Elle gère toujours tout. Parfois elle me fait penser à une cocotte minute. Prête à exploser. Je suis chaud moi pour récupérer de sa charge mentale! Il suffit de me le dire. Bien sûr, ce ne sera jamais aussi parfait que lorsqu’elle l’organise, mais cela aura le mérite de la détendre et faire que ce ne soit pas une corvée. Je me souviens d’une année où elle avait passé au moins deux mois à trouver le gîte parfait. Elle comparait tout. Je lui avait proposé de le faire, elle m’avait regardé fixement, bizarrement, comme si elle essayait d’imaginer si j’en étais capable. Je la connais, il en faut plus me vexer mais quand même. Il faut que j’essaie encore, j’y arriverai un jour. Mais en attendant, je ne sais pas comment faire passer mon Alsace. Elle est en train de me sourire. Elle lit dans ma tête. Elle vient de me dire que l’Alsace était une bonne idée ! Elle avait peut-être juste besoin de se poser avant de parler de vacances.

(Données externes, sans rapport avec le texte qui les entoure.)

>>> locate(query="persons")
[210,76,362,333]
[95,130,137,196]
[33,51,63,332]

C’est vrai qu’elle a besoin de couper les choses. Leila fonctionne par pallier. Elle avance, elle coche. Elle atteint la marche suivante, elle coche. Ma femme est hyper organisée, et quand elle n’a pas décidée qu’elle était prête: rien ne peut se passer ! Ou bien je vais parler, mais elle me fera répéter l’heure d’après. Moi quand je suis en week-end, c’est le moment où j’arrive à m’organiser, à voir loin. Leila, elle, voit loin tout le temps.

Il y un truc qu’il ne faut pas que je refasse: faire une liste des activités à faire avec les enfants le week-end.

Ce matin j’ai vraiment cru que j’allais me prendre la théière dans la tronche.